Bea è una fotografa, Bea ha ventotto anni, Bea ha il volto più bello del mondo, Bea adora gli unicorni, Bea vuol comprarsi un ukelele, Bea un giorno andrà a vivere in una roulotte in mezzo alla natura, Bea la conosco da quando aveva i dread, Bea è questa:

Qual è stata la prima foto tua che ti è piaciuta?

Non ricordo la prima che mi è piaciuta, mi viene in mente la prima che ho stampato però: era in bianco e nero. Avevo fotografato il mio fidanzato di allora; ci eravamo appena svegliati ed eravamo ancora nudi nel letto. L’ho fotografato di schiena… Risultato soddisfaciente!


Qual è la macchina fotografica a cui sei più affezionata?

E’ la Contax T2: è una compatta a pellicola degli anni ’80. Mi piace perché è piccola e la puoi portare in giro comodamente e poi, è automatica e questo ti permette di fare foto al volo senza preoccuparti troppo della tecnica. Le macchine “professionali” ti costringono in qualche modo a fare lavori più “programmati”, studiati in base al risultato che vuoi ottenere. La Contax invece ti permette di essere nel momento, di fotografare la realtà e ottenere un risultato più intimo.

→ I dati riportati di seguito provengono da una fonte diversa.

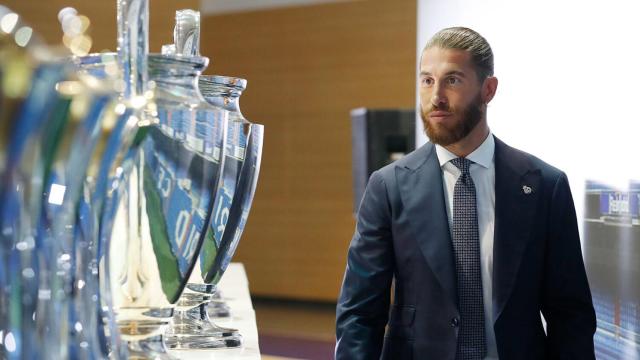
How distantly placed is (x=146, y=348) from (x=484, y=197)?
98 centimetres

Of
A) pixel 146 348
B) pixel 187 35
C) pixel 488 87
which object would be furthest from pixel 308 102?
pixel 146 348

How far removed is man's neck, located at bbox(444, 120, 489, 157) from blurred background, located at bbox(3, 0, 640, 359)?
69 centimetres

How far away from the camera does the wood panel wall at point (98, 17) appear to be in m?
6.01

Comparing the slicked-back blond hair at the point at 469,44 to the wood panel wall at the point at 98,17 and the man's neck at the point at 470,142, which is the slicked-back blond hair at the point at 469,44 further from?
the wood panel wall at the point at 98,17

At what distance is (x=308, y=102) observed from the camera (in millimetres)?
7359

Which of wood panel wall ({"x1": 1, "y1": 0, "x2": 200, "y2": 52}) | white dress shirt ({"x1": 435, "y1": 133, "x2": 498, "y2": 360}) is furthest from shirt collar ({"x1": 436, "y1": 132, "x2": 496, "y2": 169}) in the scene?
wood panel wall ({"x1": 1, "y1": 0, "x2": 200, "y2": 52})

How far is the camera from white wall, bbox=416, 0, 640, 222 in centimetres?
220

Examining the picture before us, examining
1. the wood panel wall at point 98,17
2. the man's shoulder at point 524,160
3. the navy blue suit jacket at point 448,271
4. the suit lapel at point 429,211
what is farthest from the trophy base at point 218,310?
the wood panel wall at point 98,17

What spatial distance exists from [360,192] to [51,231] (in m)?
4.78

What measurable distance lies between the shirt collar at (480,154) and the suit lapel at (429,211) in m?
0.02

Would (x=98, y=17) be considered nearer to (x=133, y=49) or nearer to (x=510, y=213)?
(x=510, y=213)

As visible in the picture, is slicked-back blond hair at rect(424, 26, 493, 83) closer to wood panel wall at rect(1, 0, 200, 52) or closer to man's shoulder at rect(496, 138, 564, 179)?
man's shoulder at rect(496, 138, 564, 179)

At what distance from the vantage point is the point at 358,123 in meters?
5.50

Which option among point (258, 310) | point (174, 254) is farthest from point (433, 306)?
point (258, 310)
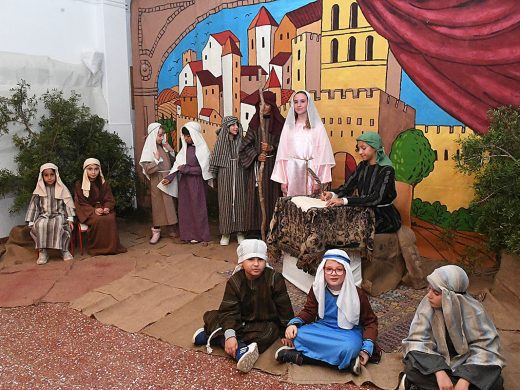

Quali sono i tuoi soggetti preferiti?
Spazi, panorami, natura, meglio se con una figura umana all'interno


Qual è la cosa più bella che hanno detto di te?
Che sono un genio

Cosa succede fisicamente quando ti ritrovi di fronte ad un soggetto da fotografare?
Dipende dal soggetto…. Se si tratta di un ritratto, provo qualcosa di simile a un “senso di vergogna” : la persona ritratta è lì davanti a me e, mi guarda, in qualche modo si aspetta qualcosa. In quel momento è come se fossi io al centro dell’attenzione anche se sono dietro l’obiettivo. e io, sono una persona timida, non amo avere gli occhi puntati addosso. A volte può accadere anche che mi tremino le mani ma, è un attimo. Un’altra cosa curiosa che mi succede è che smetto di respirare. Sì, nell’attimo in cui scatto, smetto di respirare e - le persone che fotografo - mi dicono che sorrido.

Quando, sei contenta di te?
Quando seguo il mio istinto e faccio cose che, apparentemente, non sembrano le più adeguate ma poi sono apprezzate.

Una volta scattata una foto, quanto ci lavori dopo?
Non molto… Lavoro principalmente in pellicola, quindi poi scansiono le foto e le rendo digitali. Sistemo il file dopo la scansione, e, devo ammetterlo: ogni tanto devo raddrizzare l’orizzonte...

Il tuo sogno, sarebbe fotografare…?
Lo spazio, dallo spazio.

Il motto della Bea è?
In ordine sparso: Facciobrutto!; “Ama tutti credi a pochi e non far del male a nessuno”; Non pensarci…

Luce preferita?
In controluce


Mi dai il nome di un tuo amico artista?
Matteo Nuti

(durante questa intervista sono state bevute due bottiglie di vino, fumate sei sigarette a testa, mangiate due pizze, fatta una videochiamata, aggiornato svariate volte il profilo su facebook, ricevuta una telefonata anonima, visti N° tot video su youtube, letto delle vecchie lettere, andate due volte in bagno e ascoltato Chopin, Beatles, Explosions in the sky, Apostle of Hustle, Devendra Banhart, Fink, Smith Westerns, Sufjan Stevens, Sam Yahel, Kate Nash, Flaming Lips. YEP!)